HOTZONE IDENTIFIER EXPLOSIVES
The Hotzone Identifier Explosives enables rapid assessment and identification of explosives and their precursors. Easy to use, rugged and reliable tools provide the user with information on homogeneity, sensitivity to impact and flammability of the tested materials. The number of specific and generic analytical assays identifies commercial, military and homemade explosives (HME) and components. The kit is self-contained and features the stepby- step field guide in color.
The Hotzone Identifier Explosives features a set of tools and procedures to provide its user with the critical information on the unknown substances flammability, explosive behavior, acidbase properties, aggressive/corrosive behavior, reactivity with water, relative solubility and density. Wet and strip tests
detect explosive fuel precursors such as hydrocarbons, carbohydrates, heavy metals, sulphur and phosphorus. Oxidiser tests identify species known to be used with the explosive mixtures. Specific analytical assays target ammonium nitrate based explosives (ANAL, ANFO, ANS), PETN, RDX, TNT, Semtex, C3, C4, HMX, urea nitrate, chlorates, and azides.
Responders faced with an apparent, but not entirely characterised explosive threat have several options to consider. Waiting on the scene increases risk and delays decision making, therefore a fast action is the prerequisite. “Blow in place” practice with unknown chemicals could bring safety issues, bad public relations and it destroys the forensic evidence. Identifying the explosive components means understanding the threat, retaining the evidence and assuming the operations. On the spot analysis is preferable, since collection and transport of samples for the off-site identification is time consuming. Portable Raman and FTIR chemical analysis devices have caused a paradigm shift in field identification tactics. However, both technologies have limits and their use on unknown, potentially explosive materials bears safety concerns. The Raman technology commonly utilises a 785 nm laser, which can heat and eventually ignite some energetic materials. FTIR may require pressing of a powder sample to the sensor. A number of primary explosives are shock sensitive and easily detonate under pressure.

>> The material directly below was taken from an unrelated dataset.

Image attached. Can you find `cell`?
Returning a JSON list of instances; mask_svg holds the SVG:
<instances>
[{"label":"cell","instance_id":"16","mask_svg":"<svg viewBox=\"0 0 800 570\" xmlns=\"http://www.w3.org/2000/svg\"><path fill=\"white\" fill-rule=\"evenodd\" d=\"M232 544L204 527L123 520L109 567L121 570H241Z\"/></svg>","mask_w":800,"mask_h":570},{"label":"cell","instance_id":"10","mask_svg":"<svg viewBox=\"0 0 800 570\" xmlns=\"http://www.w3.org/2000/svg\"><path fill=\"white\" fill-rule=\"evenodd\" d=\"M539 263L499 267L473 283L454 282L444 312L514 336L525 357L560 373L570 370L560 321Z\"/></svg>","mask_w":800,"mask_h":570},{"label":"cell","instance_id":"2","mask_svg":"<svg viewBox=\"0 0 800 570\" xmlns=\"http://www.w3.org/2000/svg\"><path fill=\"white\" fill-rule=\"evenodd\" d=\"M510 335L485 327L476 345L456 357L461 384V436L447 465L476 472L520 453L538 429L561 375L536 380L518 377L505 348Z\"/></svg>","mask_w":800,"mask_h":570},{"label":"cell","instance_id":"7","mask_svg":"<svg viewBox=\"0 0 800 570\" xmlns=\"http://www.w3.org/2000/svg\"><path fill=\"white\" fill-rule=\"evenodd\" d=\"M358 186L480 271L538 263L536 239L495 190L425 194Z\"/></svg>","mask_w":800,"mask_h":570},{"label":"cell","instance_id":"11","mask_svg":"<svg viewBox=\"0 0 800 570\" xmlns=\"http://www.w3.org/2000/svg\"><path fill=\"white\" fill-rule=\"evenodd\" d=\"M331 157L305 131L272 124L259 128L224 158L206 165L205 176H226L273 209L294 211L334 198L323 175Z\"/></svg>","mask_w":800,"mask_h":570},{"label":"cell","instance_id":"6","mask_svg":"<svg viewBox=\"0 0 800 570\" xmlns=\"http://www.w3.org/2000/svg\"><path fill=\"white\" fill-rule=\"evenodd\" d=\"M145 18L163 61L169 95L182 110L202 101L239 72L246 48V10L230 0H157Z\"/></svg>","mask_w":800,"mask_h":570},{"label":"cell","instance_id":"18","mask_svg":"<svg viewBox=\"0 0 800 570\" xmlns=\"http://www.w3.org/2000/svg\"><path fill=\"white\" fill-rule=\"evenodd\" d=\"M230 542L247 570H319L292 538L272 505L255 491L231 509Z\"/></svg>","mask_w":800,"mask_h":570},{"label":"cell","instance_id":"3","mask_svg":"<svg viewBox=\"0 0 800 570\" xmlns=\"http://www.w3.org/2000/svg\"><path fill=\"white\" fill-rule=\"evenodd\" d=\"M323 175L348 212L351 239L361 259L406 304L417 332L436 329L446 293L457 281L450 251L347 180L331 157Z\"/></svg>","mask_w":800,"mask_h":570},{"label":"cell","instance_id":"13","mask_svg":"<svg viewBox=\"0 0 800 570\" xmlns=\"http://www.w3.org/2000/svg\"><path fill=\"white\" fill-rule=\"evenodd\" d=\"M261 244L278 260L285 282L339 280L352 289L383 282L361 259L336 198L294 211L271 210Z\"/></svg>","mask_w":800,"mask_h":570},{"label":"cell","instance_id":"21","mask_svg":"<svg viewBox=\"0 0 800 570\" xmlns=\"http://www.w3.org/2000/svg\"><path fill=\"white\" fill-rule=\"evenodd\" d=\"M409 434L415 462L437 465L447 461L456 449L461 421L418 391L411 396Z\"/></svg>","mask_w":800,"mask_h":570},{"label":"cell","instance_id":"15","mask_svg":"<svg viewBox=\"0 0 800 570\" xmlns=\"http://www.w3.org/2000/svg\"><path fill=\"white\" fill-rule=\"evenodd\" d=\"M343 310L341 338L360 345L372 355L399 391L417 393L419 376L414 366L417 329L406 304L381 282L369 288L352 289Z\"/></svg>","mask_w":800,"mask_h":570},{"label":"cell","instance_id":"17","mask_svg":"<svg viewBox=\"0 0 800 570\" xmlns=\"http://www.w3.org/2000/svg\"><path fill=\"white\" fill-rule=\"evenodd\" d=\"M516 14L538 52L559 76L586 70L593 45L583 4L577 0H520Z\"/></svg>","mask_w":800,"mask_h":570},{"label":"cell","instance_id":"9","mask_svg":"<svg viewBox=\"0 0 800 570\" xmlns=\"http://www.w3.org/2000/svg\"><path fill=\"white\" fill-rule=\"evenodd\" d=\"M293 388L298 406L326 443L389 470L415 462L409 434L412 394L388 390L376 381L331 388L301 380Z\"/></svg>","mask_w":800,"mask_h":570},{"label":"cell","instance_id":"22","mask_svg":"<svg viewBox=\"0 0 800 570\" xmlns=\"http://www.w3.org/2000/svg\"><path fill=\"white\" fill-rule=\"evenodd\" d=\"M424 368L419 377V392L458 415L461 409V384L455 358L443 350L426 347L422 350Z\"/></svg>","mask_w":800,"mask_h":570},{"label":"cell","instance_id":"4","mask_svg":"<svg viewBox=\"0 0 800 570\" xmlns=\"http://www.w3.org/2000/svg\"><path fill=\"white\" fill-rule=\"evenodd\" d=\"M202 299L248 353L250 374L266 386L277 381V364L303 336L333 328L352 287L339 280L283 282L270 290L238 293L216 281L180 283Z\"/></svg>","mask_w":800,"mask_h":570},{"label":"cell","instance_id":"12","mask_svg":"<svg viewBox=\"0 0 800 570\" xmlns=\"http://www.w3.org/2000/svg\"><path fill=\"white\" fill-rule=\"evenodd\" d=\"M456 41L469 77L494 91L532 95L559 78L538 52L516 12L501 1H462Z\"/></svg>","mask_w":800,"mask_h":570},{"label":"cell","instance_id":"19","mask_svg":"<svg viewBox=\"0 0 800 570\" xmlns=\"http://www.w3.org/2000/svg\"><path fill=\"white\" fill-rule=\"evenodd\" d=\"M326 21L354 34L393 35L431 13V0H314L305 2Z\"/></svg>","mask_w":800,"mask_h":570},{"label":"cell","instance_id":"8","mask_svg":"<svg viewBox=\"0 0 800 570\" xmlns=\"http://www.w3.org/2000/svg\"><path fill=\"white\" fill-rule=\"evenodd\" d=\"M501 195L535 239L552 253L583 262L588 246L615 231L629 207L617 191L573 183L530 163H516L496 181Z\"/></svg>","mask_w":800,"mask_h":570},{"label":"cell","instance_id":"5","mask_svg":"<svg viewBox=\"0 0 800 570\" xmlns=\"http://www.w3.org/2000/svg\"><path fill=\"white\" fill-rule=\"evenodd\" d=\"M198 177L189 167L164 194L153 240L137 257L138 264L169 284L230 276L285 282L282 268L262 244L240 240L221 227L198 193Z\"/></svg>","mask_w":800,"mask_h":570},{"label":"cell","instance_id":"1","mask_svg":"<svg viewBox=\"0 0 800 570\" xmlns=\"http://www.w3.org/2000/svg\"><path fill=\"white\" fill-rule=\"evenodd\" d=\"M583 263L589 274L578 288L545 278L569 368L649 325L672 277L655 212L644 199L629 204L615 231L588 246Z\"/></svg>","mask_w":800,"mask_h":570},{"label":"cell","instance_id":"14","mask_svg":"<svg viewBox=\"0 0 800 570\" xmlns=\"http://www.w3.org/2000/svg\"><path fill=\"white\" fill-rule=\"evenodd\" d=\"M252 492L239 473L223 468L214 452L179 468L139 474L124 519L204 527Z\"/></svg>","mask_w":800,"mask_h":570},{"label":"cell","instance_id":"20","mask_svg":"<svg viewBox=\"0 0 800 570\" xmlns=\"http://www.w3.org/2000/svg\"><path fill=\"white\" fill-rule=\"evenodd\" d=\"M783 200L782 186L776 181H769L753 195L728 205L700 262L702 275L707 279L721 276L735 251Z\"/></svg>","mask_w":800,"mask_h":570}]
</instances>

The sample may be a complex mixture containing heavy metal powders, hydrocarbons, carbohydrates, plastic binders and plasticisers, all interfering with the Raman and FTIR identification. The Hotzone Identifier Explosives ideally complements both technologies as it allows for rapid assessment of shock sensitivity and thermal hazard of the materials, providing safety protocols to the operators. The specific analytic assays enable quick identification of the explosives not amenable to the Raman and FTIR. All tools from the Explosives kit are carefully selected to be used with the potentially sensitive materials. The kit is self-contained with the reagents, test strips and utensils provided in sufficient quantities to last for relatively large number of tests.